Leave the pictures out and restate every line below exactly.
--- Material provided ---
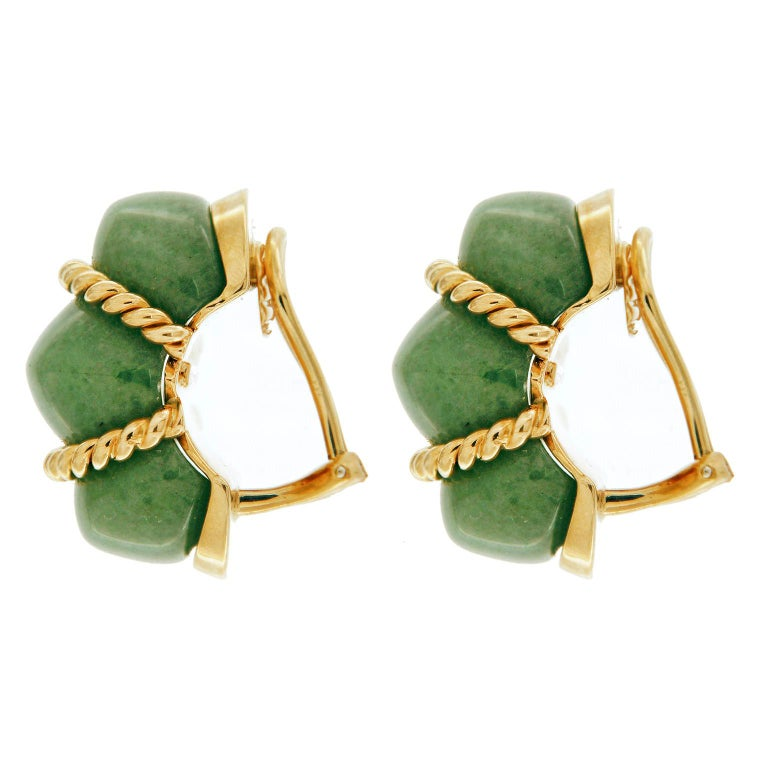 Aventurine quartz gives these shrimp earrings a glittering flair. The jewel is filled with countless pieces of mica, making the stone sparkle from within. Twisted 18k yellow gold wraps around the jewels' hollows, adding splashes of color. These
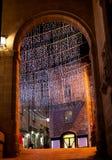 在夜街道上的圣诞节诗歌选 免版税图库摄影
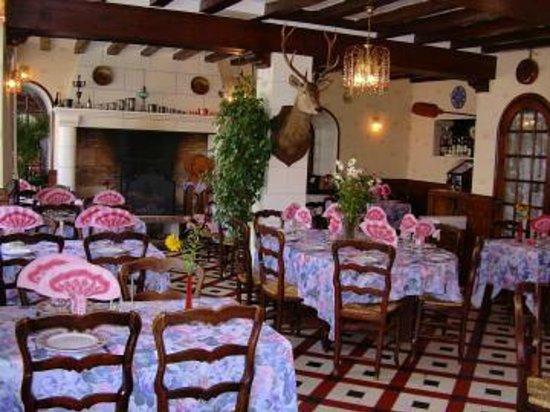 Hostel du Roy: une des salle de restaurant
---
Finished exercise.
 Aventurine quartz gives these shrimp earrings a glittering flair. The jewel is filled with countless pieces of mica, making the stone sparkle from within. Twisted 18k yellow gold wraps around the jewels' hollows, adding splashes of color. These
 在夜街道上的圣诞节诗歌选 免版税图库摄影
 Hostel du Roy: une des salle de restaurant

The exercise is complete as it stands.